At least that is the plan now that Los Angeles Lakers’ legend Magic Johnson’s ownership group has entered into a big league business decision.
On Tuesday night, it was announced that a group that includes Johnson and veteran baseball executive Stan Kasten -- the former president of the Atlanta Braves and Washington Nationals -- agreed to buy the Los Angeles Dodgers from Frank McCourt for $2 billion.
That’s right, $2 billion.
"I am thrilled to be part of the historic Dodger franchise and intend to build on the fantastic foundation laid by Frank McCourt as we drive the Dodgers back to the front page of the sports section in our wonderful community of Los Angeles," Johnson said in a statement.
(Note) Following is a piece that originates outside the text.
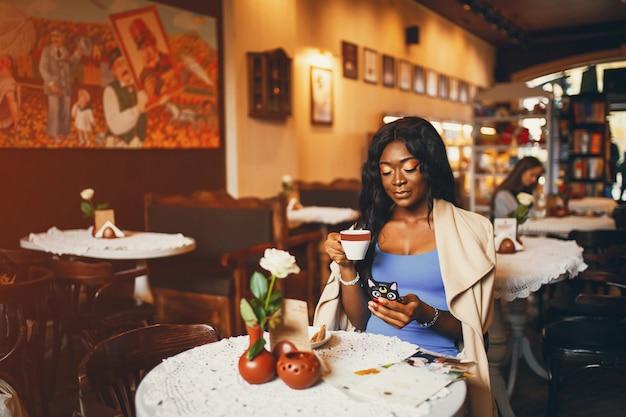 Mulher negra sentada em um café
The sale of the Dodgers has been on the horizon since last June when the organization filed for bankruptcy as McCourt’s messy divorce played out in the press. To make matters worse, Los Angeles only had three sellouts last season, finished third in the National League West at 82-79, had overall home attendance was the lowest since the 1992 season. According to the Los Angeles Times, the sale must be confirmed by the court in a hearing on April 13. The transaction is set to close by April 30. That's the same day McCourt must pay his ex-wife $131 million in a divorce settlement.
Johnson, on the other hand, has been positioning himself to make a major sports business move for the last two years. In October, 2010, Magic sold his 4.5% interest in the Lakers (and 105 Starbucks), believed to be at an estimated value of $27 million.
Not only do the Dodgers keep an LA-centric ownership presence with Johnson’s group (Guggenheim Baseball Management) at the helm, but he also knows all about helping build a legacy. That was true throughout his 13 seasons with the Lakers and bringing five NBA championships to Los Angeles. Will such success carry over to the diamond with the Dodgers?
Magic has the right baseball people around him, that’s for sure.
Stan Kasten -- who became the youngest GM in the NBA with the Atlanta Hawks in 1976 -- was hired as legal counsel of the Hawks and Atlanta Braves and was promoted to president of the two franchises in 1986. In 1999, Kastan added the title of president of the NHL's Atlanta Thrashers to his resume, before moving on to serve as president of the Washington Nationals from 2006-10.
But while Kasten has the credentials on the baseball side of the business, at the end of the day Magic Johnson’s name still headlines the purchase of the Dodgers.
Hopefully Magic can hit a home run with the new business venture.